◆ Objective ◆
Copy the records word for word, starting at the line that contains "What is the inter-object" and continuing up to and including the line that contains "1.11 metres". Leave out any pictures.

◆ Record extracts ◆
◆ ◆ ◆ ◆ ◆ ◆ ◆

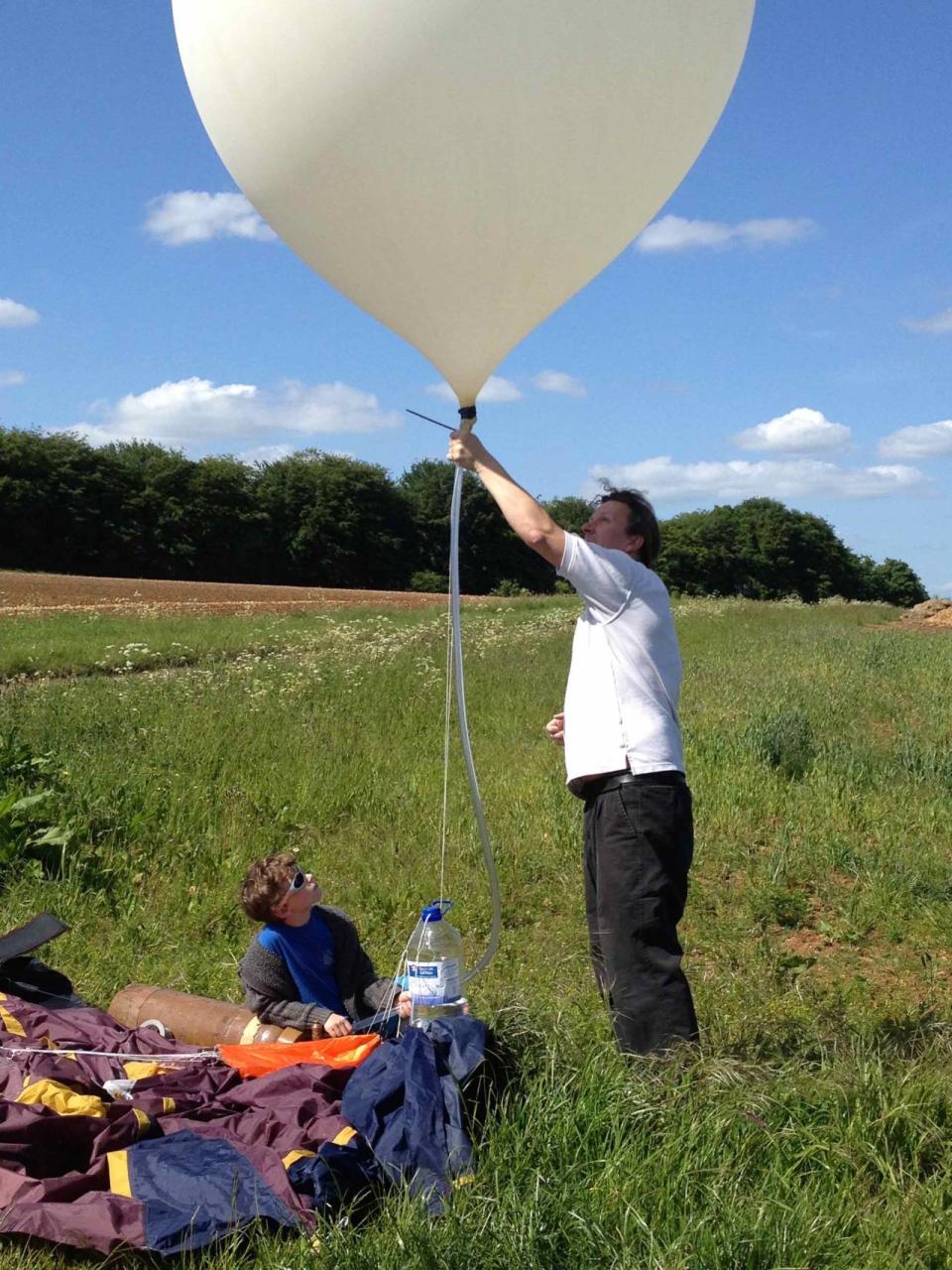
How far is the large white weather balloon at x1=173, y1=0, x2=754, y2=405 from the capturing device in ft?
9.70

◆ ◆ ◆ ◆ ◆ ◆ ◆

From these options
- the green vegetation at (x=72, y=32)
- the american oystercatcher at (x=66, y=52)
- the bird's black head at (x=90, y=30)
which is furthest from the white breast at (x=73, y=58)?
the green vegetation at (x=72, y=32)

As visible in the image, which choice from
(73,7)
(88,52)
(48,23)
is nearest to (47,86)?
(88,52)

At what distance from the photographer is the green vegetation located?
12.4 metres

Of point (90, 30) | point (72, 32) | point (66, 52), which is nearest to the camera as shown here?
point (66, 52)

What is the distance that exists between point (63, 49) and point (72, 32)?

◆ ◆ ◆ ◆ ◆ ◆ ◆

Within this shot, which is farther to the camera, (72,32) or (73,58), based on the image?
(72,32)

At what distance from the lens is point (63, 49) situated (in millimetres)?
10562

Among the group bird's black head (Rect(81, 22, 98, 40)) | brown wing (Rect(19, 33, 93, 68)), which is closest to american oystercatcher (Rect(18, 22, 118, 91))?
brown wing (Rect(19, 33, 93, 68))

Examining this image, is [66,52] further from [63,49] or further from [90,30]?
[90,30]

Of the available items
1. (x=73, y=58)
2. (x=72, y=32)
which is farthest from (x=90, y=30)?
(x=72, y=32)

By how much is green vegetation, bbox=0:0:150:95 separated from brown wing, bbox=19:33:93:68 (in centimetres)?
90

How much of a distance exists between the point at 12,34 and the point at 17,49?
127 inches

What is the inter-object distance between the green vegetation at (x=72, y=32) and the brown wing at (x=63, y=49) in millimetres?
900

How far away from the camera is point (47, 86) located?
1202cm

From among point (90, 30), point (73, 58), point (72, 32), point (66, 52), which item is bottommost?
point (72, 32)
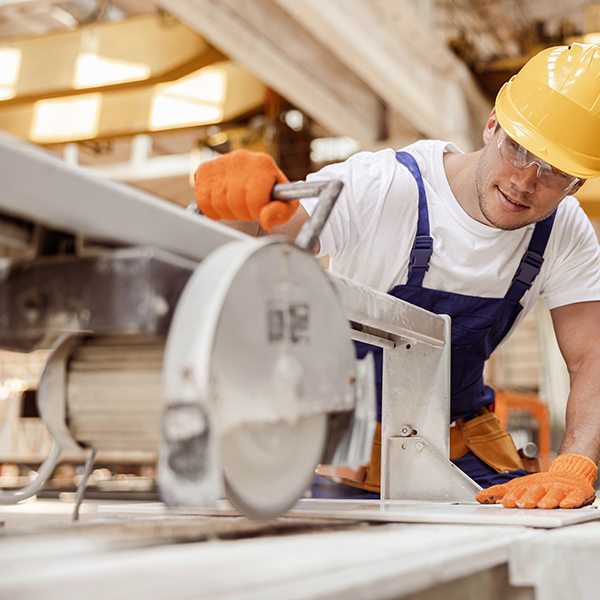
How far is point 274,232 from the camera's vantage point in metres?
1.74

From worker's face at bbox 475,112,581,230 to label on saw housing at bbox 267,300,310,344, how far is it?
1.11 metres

◆ ◆ ◆ ◆ ◆ ◆ ◆

◆ Reply to the exercise ◆
What is the inter-object distance between the green vegetation at (x=72, y=32) and the brown wing at (x=63, y=49) in millimetres?
900

How far away from the camera is point (47, 86) located?
1202cm

From among point (90, 30), point (73, 58), point (72, 32), point (66, 52), which item is bottommost?
point (72, 32)
How far is point 274,232 from the camera's vantage point in metres?
1.74

From worker's face at bbox 475,112,581,230 to label on saw housing at bbox 267,300,310,344, how far is it?
1.11 metres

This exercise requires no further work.